- Born: February 14, 1961 (age 65) U.S.
- Origin: Woodland Hills, California, U.S.
- Occupation: Music executive
- Years active: 1982–present
- Labels: Metal Blade Records

= Brian Slagel =

American music executive

Brian Slagel (born February 14, 1961) is an American music executive. He is the founder and CEO of the independent record label Metal Blade Records. Slagel is known for having initiated the Metal Massacre series of compilation albums in 1982, the first of which included the first commercial recording by Metallica. Metal Blade has since released seminal albums by Slayer, Mercyful Fate, Cannibal Corpse, Fates Warning, Amon Amarth and the Black Dahlia Murder, among others.

== Biography ==
Slagel grew up in Woodland Hills, California, and with an early love of heavy music, began working at a rock record store, Oz Records, as a teenager. With the new wave of British heavy metal sweeping the underground metal scene, bands such as Iron Maiden, Def Leppard and Diamond Head were virtually unknown in the US, outside of the tape trading underground. Slagel began importing NWOBHM records, and noticing a public interest in European metal, organized one of the first metal fanzines, The New Heavy Metal Revue. As the fanzine started to pick up steam, Slagel began working as a columnist for Kerrang!, Sounds Magazine, and other music publications.

In 1982, Slagel organized the release of a compilation album, featuring all local Los Angeles metal bands, called The New Heavy Metal Revue Presents Metal Massacre. The album featured the first recordings of Ratt, Steeler, Black 'n Blue, Malice, Avatar, Cirith Ungol, Bitch and Metallica. The album quickly sold all 5,000 copies that were printed, and led to a distribution deal with Enigma Records in 1983. Slagel founded Metal Blade Records in 1982, and released albums by Warlord, Bitch, Armored Saint and Slayer's Show No Mercy, which sold 40,000 copies worldwide.

Metal Blade quickly expanded, signing bands such as Trouble, Flotsam and Jetsam, Gwar, Sacred Reich, and Corrosion of Conformity, and although the label's roster expanded, Slagel ran the company alone until 1988.

With heavy metal's popularity exploding in the late 1980s, many Metal Blade artists began moving to major labels. After the expiration of their distribution deal with Enigma Records, Metal Blade entered a partnership with Warner Bros.

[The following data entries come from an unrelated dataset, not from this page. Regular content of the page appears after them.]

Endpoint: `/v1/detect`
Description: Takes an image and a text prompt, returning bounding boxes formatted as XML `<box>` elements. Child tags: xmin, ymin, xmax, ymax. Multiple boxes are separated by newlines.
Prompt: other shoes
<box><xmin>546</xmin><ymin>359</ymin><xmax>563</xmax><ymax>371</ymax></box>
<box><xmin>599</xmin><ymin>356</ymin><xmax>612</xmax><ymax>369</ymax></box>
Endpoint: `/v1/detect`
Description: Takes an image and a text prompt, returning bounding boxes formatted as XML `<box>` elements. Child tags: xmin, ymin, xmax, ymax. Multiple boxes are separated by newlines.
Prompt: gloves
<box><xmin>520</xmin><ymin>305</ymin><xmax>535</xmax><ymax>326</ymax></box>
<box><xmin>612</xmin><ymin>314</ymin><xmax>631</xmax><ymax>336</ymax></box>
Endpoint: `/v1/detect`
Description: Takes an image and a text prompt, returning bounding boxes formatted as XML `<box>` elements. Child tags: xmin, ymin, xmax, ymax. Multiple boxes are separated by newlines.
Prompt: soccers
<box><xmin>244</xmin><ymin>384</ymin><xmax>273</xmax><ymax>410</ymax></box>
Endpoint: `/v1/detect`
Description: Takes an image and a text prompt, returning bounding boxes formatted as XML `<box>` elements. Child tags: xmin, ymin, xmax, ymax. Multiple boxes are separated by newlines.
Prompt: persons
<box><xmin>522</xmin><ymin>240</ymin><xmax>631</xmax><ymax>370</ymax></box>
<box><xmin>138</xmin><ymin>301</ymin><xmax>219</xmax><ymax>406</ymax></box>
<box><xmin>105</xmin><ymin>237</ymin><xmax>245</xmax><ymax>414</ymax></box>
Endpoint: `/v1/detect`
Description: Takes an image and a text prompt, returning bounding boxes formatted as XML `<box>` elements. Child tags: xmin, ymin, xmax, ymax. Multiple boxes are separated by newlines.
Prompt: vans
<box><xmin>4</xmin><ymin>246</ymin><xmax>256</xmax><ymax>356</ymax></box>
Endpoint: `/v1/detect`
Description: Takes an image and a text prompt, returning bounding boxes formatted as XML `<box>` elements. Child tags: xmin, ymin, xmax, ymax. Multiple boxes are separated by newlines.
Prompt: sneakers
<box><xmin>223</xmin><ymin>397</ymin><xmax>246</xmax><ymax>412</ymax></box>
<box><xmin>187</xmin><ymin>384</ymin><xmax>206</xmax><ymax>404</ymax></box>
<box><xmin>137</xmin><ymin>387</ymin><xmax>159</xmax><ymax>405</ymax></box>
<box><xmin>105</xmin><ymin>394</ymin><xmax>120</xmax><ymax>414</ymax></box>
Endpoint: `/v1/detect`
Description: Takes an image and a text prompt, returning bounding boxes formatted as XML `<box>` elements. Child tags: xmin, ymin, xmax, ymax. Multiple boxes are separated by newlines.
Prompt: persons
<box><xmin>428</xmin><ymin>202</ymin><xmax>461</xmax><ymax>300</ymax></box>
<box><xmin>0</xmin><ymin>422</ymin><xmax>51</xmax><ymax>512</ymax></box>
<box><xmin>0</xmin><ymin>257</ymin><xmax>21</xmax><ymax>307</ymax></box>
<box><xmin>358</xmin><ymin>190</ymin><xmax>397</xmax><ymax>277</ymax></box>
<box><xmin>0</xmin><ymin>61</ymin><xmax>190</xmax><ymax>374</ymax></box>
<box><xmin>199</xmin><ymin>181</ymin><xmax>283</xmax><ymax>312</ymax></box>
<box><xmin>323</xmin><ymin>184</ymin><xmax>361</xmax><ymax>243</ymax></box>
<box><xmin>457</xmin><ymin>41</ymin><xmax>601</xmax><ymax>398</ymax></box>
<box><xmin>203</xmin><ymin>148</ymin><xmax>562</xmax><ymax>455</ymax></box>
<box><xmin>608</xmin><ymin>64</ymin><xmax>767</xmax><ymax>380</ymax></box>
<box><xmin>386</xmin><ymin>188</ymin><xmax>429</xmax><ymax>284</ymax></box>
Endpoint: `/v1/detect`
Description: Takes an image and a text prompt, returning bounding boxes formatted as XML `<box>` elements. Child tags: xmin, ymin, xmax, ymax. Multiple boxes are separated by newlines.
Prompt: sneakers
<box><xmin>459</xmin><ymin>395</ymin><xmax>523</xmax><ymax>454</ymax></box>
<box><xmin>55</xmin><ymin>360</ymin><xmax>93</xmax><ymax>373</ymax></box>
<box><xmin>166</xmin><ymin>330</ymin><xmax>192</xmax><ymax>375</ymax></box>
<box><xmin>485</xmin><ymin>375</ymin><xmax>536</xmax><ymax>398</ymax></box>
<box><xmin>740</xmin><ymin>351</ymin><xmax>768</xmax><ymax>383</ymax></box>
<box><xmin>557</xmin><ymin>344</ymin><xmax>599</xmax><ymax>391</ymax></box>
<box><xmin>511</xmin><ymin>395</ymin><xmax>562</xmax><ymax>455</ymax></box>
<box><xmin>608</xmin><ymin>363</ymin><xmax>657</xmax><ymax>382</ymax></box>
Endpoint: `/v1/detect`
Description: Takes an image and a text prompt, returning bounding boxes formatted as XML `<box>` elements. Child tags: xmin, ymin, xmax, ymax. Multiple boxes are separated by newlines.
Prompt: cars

Records, who would distribute and market some of the independent label's releases, but Warner was soon bought by Time, Inc, and incorporated into WEA. At the same time, Body Count's "Cop Killer", also released on WEA, was causing controversy, and after public backlash, the band was dropped from WEA. Following Body Count's troubles, WEA introduced new policies regarding controversial lyrics, and attempted to censor Gwar's America Must Be Destroyed. Not wanting to compromise the artistic integrity of any Metal Blade acts, WEA and Slagel parted ways in 1992, with Metal Blade giving WEA the Goo Goo Dolls, and receiving a distribution deal with RED Distribution.